Retour sur la 127ème session du Conseil d’administration du FIDA

Une session dense du Conseil d’administration marquée notamment par l’adoption d’une stratégie de collaboration avec le secteur privé.

JPEGPhoto prise à l’occasion du discours de l’Ambassadrice, Delphine Borione, concernant les rapports annuels de performance du FIDA.

La 127ème session du Conseil d’administration du Fonds international de développement agricole (FIDA) s’est tenue à Rome du 10 au 12 septembre 2019.

Faisant référence aux conclusions du rapport 2019 sur l’État de la sécurité alimentaire et de la nutrition dans le monde qui montre une augmentation de l’insécurité alimentaire pour la quatrième année consécutive, le Président du FIDA Gilbert Houngbo a souligné, dans son discours d’ouverture, la nécessité de faire mieux et plus, précisant que c’était tout l’enjeu de sa vision « FIDA 2.0 ». Le Président a informé le Conseil de l’accord du Secrétaire général des Nations unies à la proposition des agences romaines d’organiser un sommet international sur les systèmes alimentaires à New York en 2021.

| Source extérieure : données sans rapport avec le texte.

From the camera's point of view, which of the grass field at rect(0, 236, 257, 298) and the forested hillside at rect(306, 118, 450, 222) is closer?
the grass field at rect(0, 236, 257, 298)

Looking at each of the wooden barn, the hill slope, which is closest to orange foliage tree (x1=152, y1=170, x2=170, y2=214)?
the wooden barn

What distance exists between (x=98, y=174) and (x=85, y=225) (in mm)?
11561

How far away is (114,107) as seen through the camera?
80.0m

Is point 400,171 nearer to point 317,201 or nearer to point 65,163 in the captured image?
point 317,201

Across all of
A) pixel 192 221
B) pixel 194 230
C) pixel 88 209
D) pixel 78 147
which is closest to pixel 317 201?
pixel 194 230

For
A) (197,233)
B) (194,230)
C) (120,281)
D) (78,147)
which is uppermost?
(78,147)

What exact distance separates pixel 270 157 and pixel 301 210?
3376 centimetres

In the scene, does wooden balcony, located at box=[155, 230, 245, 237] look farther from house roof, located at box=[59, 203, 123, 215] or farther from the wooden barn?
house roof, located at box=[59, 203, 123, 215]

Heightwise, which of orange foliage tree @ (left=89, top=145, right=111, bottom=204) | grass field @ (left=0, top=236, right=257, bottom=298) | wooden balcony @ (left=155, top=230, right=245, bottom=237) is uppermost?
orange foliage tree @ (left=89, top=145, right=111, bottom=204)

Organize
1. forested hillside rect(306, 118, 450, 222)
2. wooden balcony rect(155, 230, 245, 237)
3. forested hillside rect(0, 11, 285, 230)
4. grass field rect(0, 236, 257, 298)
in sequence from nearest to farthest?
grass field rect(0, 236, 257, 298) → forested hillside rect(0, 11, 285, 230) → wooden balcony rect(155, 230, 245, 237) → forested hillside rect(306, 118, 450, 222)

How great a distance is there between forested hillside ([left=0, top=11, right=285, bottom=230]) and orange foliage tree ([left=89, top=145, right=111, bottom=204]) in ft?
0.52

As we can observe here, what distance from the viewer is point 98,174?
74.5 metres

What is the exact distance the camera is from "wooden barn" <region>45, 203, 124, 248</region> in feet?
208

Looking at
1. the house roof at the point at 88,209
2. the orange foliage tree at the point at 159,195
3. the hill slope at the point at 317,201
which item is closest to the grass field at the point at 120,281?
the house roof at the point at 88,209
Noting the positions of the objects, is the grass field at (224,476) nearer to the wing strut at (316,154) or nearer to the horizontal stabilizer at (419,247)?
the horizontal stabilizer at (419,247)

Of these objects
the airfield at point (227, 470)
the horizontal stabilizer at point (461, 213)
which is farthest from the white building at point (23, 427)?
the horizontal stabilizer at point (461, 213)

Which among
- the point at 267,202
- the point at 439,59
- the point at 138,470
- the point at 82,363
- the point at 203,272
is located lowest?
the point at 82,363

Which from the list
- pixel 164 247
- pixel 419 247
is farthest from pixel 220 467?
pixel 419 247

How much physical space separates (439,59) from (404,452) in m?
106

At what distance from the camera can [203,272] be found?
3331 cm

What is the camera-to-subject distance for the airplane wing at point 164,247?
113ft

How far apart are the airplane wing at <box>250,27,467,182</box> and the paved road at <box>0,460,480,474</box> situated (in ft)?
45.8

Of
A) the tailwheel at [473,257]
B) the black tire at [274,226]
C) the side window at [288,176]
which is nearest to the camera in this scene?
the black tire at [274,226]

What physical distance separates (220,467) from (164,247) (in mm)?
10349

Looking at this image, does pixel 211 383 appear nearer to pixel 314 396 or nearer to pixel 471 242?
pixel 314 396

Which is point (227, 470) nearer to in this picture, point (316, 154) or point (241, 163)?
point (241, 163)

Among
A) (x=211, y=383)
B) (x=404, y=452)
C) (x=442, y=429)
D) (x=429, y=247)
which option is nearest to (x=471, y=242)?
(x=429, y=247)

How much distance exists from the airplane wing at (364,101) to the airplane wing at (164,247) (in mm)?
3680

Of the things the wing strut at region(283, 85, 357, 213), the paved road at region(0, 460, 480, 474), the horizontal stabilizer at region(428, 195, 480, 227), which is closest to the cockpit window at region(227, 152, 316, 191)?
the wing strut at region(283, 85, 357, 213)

Le Conseil d’administration a approuvé la stratégie de collaboration avec le secteur privé, qui permettra d’amplifier l’action du FIDA en faveur de l’éradication de la faim dans le monde. La stratégie prévoit de mobiliser les financements et les savoir-faire privés en faveur des petites et moyennes entreprises rurales.

Les Etats membres ont adopté la révision du Cadre de contrôle interne du Fonds et salué cette amélioration visant à intégrer les mécanismes de contrôle existants dans un document unique, complet et cohérent, qui couvre l’ensemble des risques susceptibles d’avoir des répercussions sur les états financiers de l’institution. Ce cadre permettra d’améliorer la gestion du risque de manière globale au sein de l’institution.

La direction du FIDA a également présenté un Cadre de partenariat visant à renforcer le développement de partenariats stratégiques au niveau national, régional et mondial. Le Conseil a salué le document, reconnaissant le caractère essentiel des partenariats dans l’atteinte des objectifs stratégiques du FIDA et des Objectifs de développement durables (ODD).

La présentation des rapports annuels de performance du FIDA (le RIDE élaboré par la direction et le RARI préparé par le Bureau indépendant de l’évaluation) a été l’occasion d’échanger sur les points forts et les défis auxquels était confronté le Fonds. A cette occasion, la France s’est exprimée au nom des pays de la liste A, notamment pour saluer les performances satisfaisantes du Fonds et appeler la direction à poursuivre ses efforts dans les pays en situations de fragilité et dans l’intégration des problématiques femmes-hommes au sein de son portefeuille de projets.

Sur les questions opérationnelles, le Conseil a adopté 10 nouveaux projets dans les pays suivants : Angola, Bangladesh, Burkina Faso, Cambodge, Ethiopie, Libéria, Mozambique, Niger, Sénégal, Soudan. Les Etats membres ont également approuvé des directives opérationnelles concernant le ciblage, qui permettront dans le cadre des projets du Fonds de renforcer le ciblage des populations rurales les plus vulnérables afin de ne laisser personne de côté.

Enfin, le Conseil d’administration a pu apprécier les excellents résultats du FIDA tels que présentés dans le rapport d’évaluation d’impact 2016-2018 de l’organisation : grâce aux investissements réalisés, 62 millions de personnes ont vu leur mobilité économique s’accroître, alors que l’objectif initial était de 40 millions d’individus. Les Etats membres ont invité la direction à perfectionner la méthodologie utilisée, unique pour une Institution financière internationale, afin de la rendre encore plus robuste.